Investments / stocks mentioned
- No public-market stock tickers are recommended. Abridge is a private company; Redpoint (host) and Andreessen Horowitz are disclosed investors. The implicit investment thesis: vertical AI companies with proprietary data flywheels, deep workflow integration, and regulated-market moats are durable bets, while horizontal foundation-model territory (consumer, code) belongs to the model labs.
Chapter Summaries
- Introduction and company overview: Abridge is a clinical intelligence layer for health systems, starting with ambient documentation and expanding to before/during/after-visit workflows. Doctors spend 10–20 hours/week on documentation (“pajama time”); Abridge aims to save time, save/make money, and eventually save lives.

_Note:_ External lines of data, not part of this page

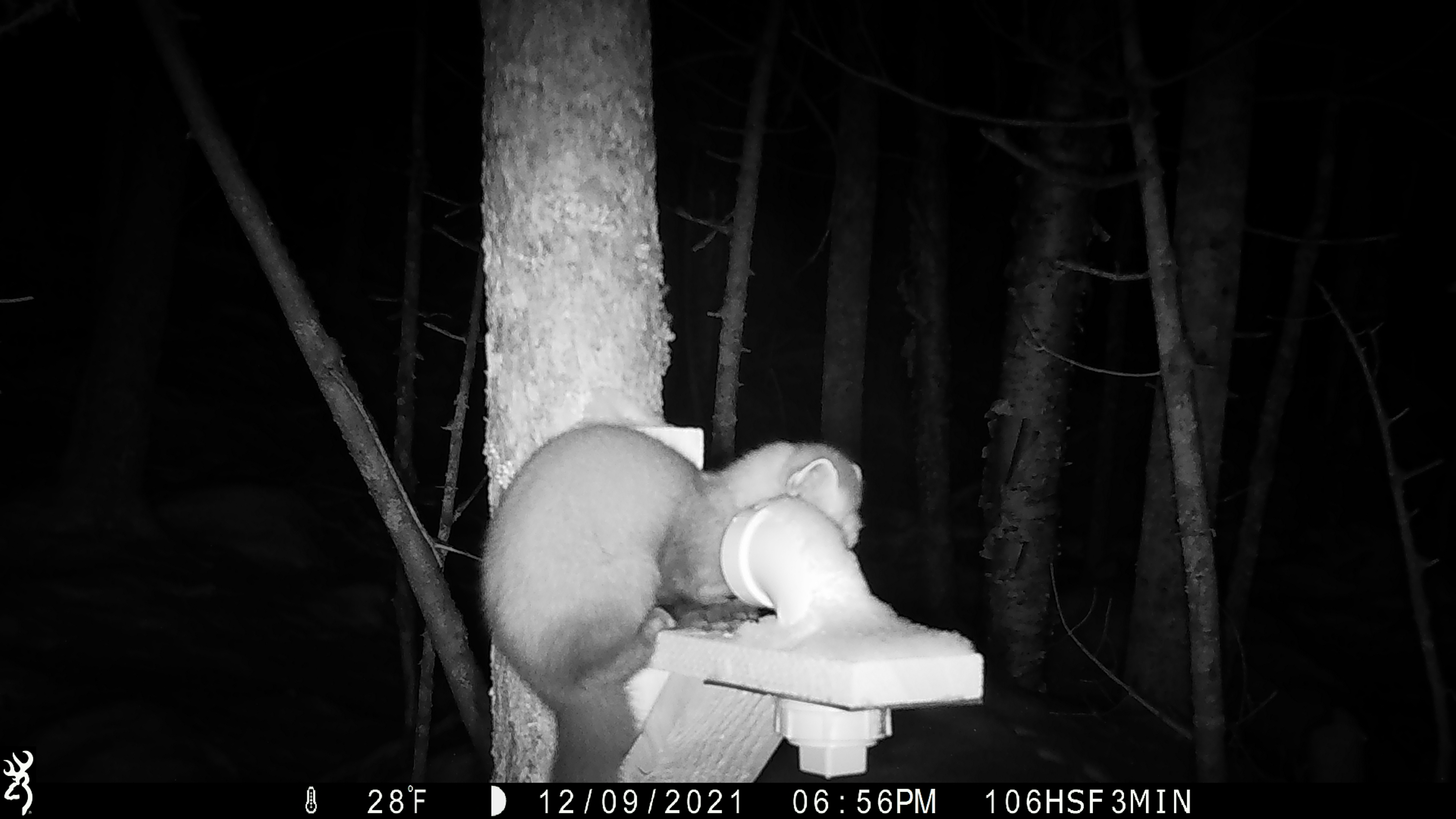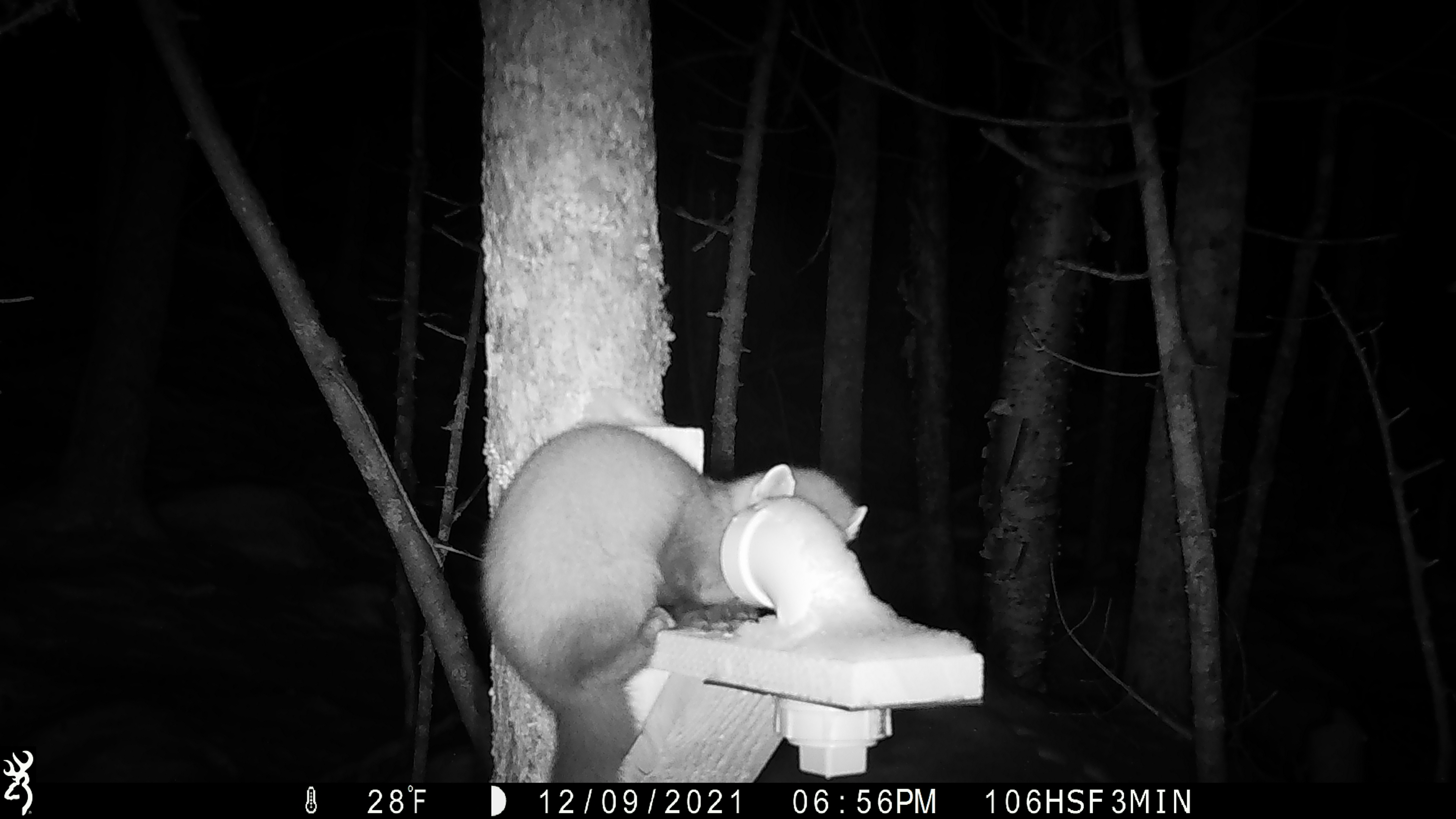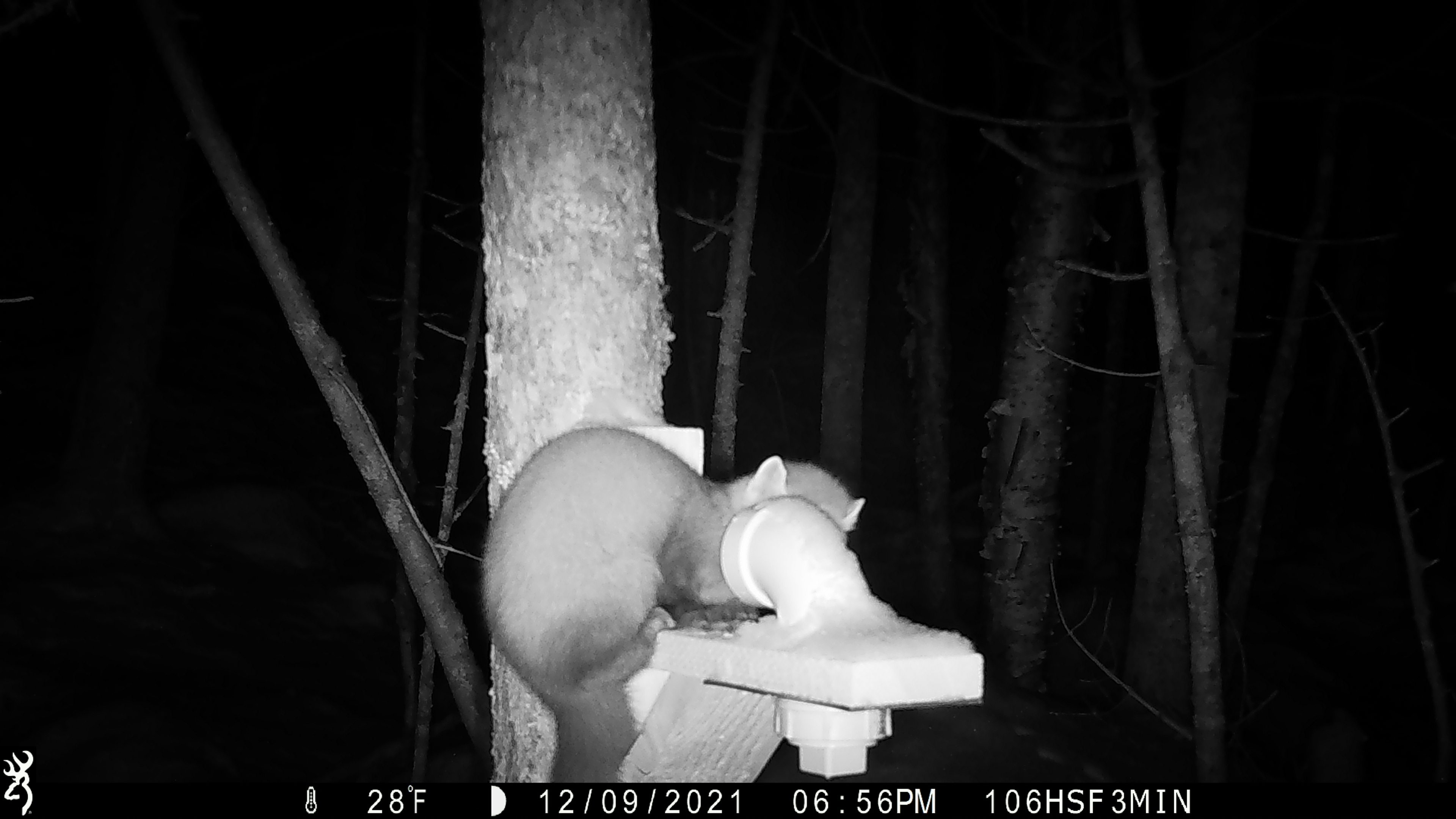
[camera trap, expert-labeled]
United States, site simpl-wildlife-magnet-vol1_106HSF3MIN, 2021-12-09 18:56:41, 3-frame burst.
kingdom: Animalia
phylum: Chordata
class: Mammalia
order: Carnivora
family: Mustelidae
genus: Martes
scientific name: Martes americana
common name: american marten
American marten (Martes americana).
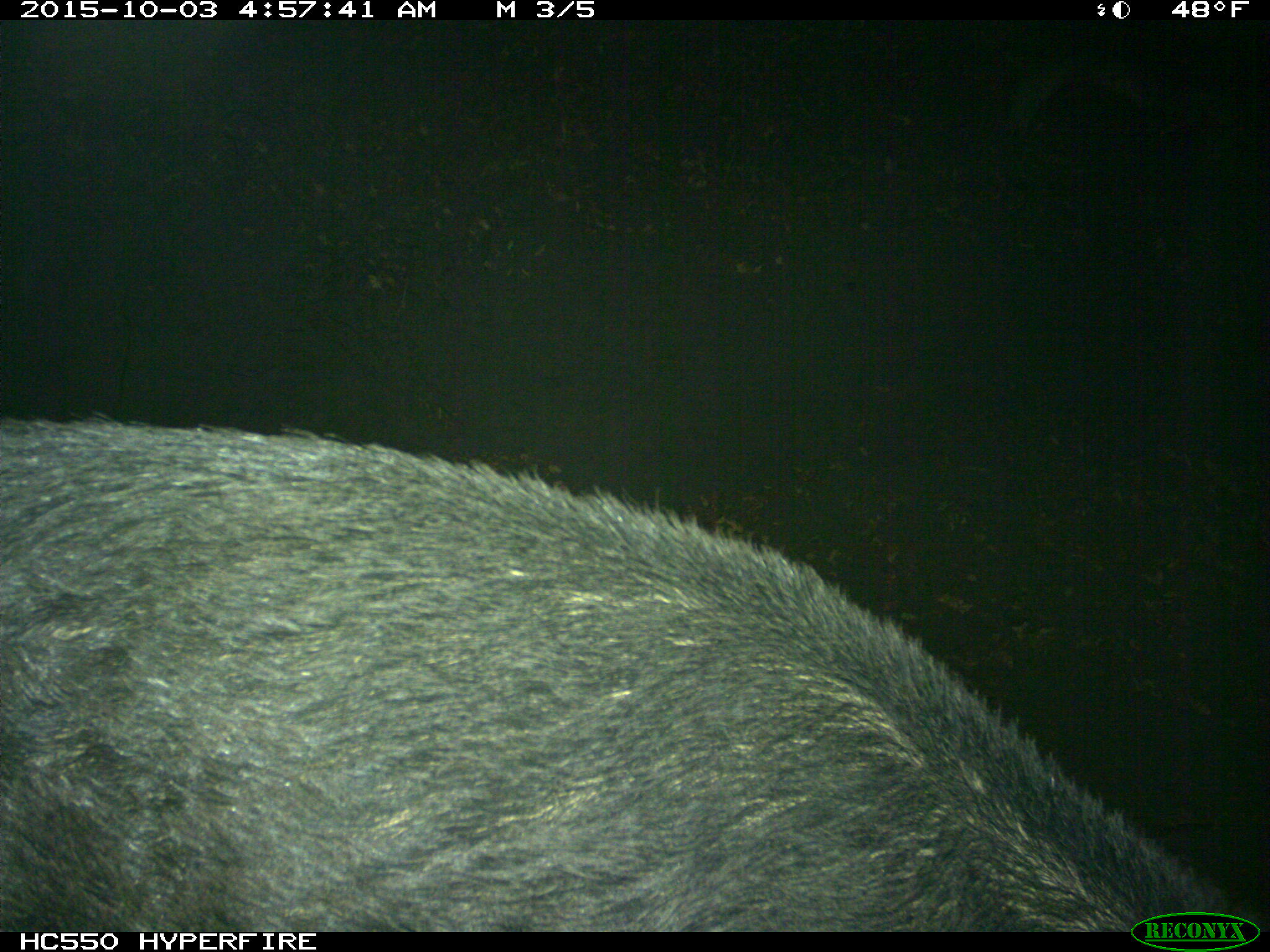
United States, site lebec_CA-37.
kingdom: Animalia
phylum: Chordata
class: Mammalia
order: Artiodactyla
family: Suidae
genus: Sus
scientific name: Sus scrofa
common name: wild boar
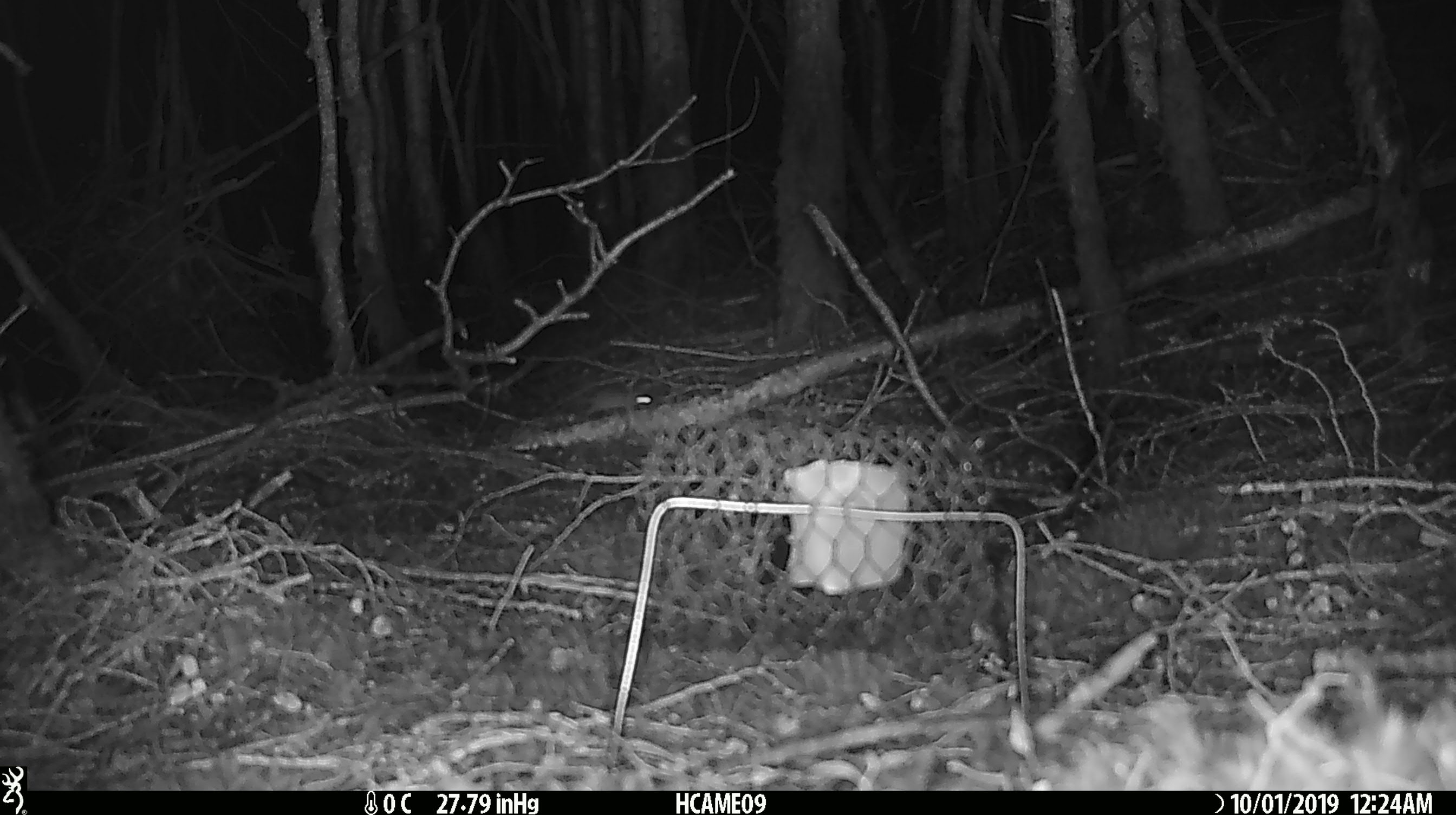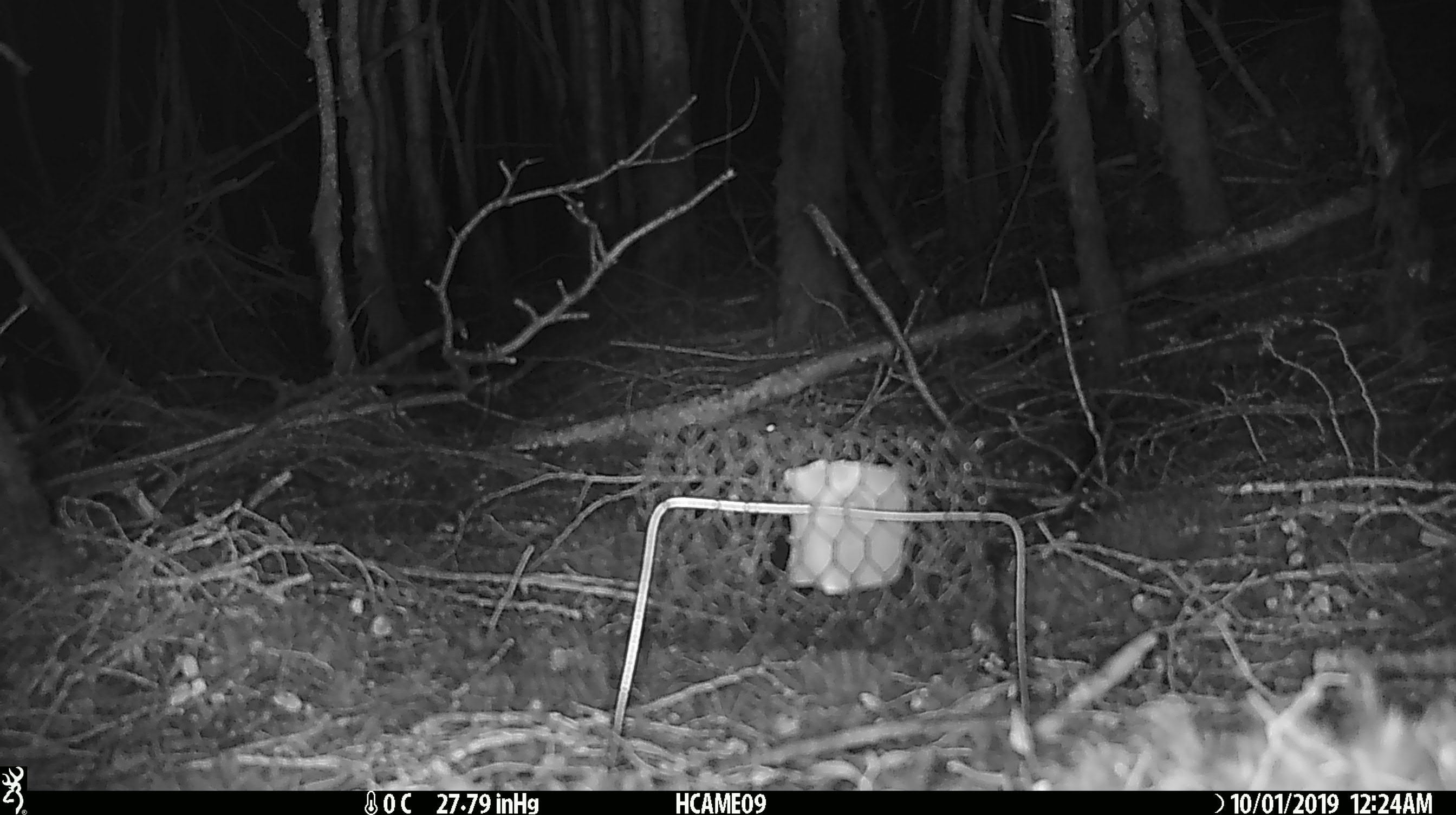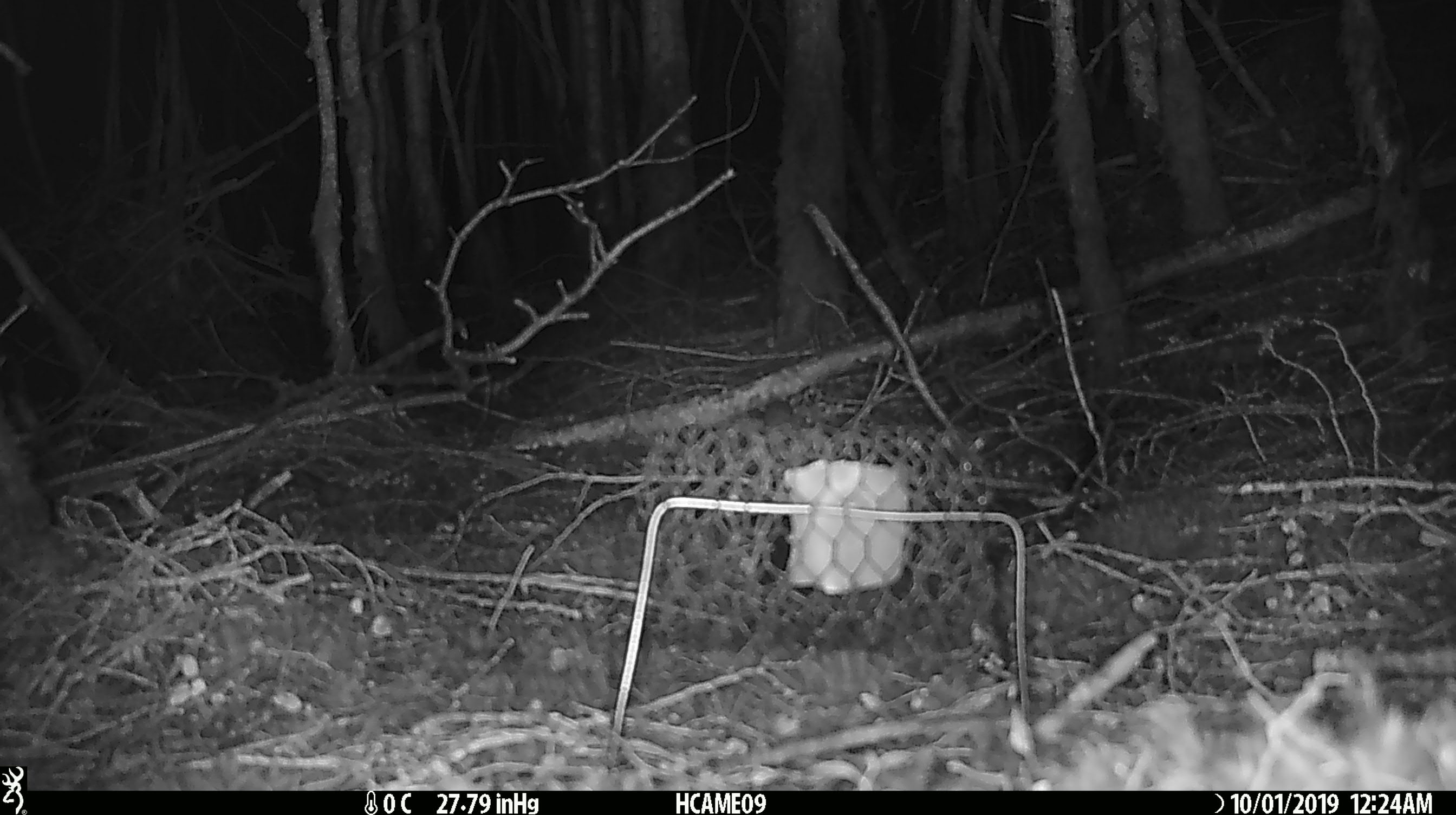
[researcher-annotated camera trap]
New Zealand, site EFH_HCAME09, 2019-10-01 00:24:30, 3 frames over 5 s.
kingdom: Animalia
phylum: Chordata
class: Mammalia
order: Rodentia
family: Muridae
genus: Mus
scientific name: Mus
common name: mouse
Mouse (Mus).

- Chai’s transition from Glean: Context engineering lessons translate, but healthcare has higher downside risk, narrower (vertical) variance enabling deeper product focus, and ambient-first modality as the “Jarvis” form factor.
- Alerts vs. proactive intelligence: Over 90% of healthcare alerts are ignored. Abridge prefers pre-visit prep and selective in-visit nudges (e.g., prior-authorization criteria) over interrupting clinicians.
- The prior authorization moat: Combining EHR data, payer policies (often in 50-page PDFs), and real-time conversation context to collapse 45-day workflows into minutes.
- Form factors: Mobile and desktop today; exploring in-room devices and AR glasses (already used in surgical visualization) for ambient multi-modal capture.
- Customer dynamics: Buyers (CMIOs, CFOs, CIOs) vs. users (clinicians) vs. downstream patients and payers — each requires different ROI framing.
- Hardest AI problems: Real-time prior-auth requires quality + latency + cost balance; modeling combinatorial payer/procedure policies in intermediate representations.
- Model strategy: Constellation of proprietary + third-party models. Proprietary data (~100M conversations) trains specialized models where off-the-shelf won’t improve.
- Real-time architecture: Currently batched, prototyping native real-time. Voice-in/text-out is the design choice — patients don’t want a third voice in the room.
- Personalization: Three layers (individual style, specialty, health system). Memory lives in an external store with sub-agents collating it in the background.
- Evals and rollout: LFD process, LLM judges, internal and third-party evaluators, monthly customer release cycles with pre-GA design-partner customers. Progressive rollout modeled on Waymo.
- HIPAA and de-identification: One-way de-identification models for training and evals; customer contracts govern PHI retention and access.
- Scale challenges: At 100M conversations, cost and efficiency dominate over leaderboard maxing. Post-training optimization is where ROI compounds.
- Future product surface: One conversation serves clinicians, patients, payers, pharma, and clinical trials. Latency-to-care reductions (background lab agents, real-time prior auth) are the central thesis.
- EHR partnerships: Tight integration is table stakes; Abridge positions outside core EHR scope (provider/payer/pharma intelligence layer).
- Healthcare regulation: Surprisingly favorable tailwinds — interoperability mandates, updated FDA CDS guidance — make this a special moment for AI in healthcare.
- Long-tail and team composition: Clinician scientists (“mutants”) embedded in product teams raise the eval bar; scale of offline evals catches long-tail issues pre-production.
- Glean reflections: Strong technical foundations (Google-class search) underpinned Glean’s success; the durable lesson is quality unlocks new markets.
- Durable AI infrastructure: Async/real-time systems, Kafka, Temporal, sockets, CRDT-style conflict resolution — primitives built for humans scale to agents.
- Changed minds: Janie pushes back on “prototype-first, PRDs are dead” — in high-stakes domains, written clarity is more important than ever. Chai recalibrates toward agentic models reducing need for custom scaffolding.
- Tools and closing: Claude Code and Cursor are daily drivers. Abridge publishes white papers (hallucination reduction with stats professors on staff) and hosts an upcoming AI-in-healthcare event with a16z.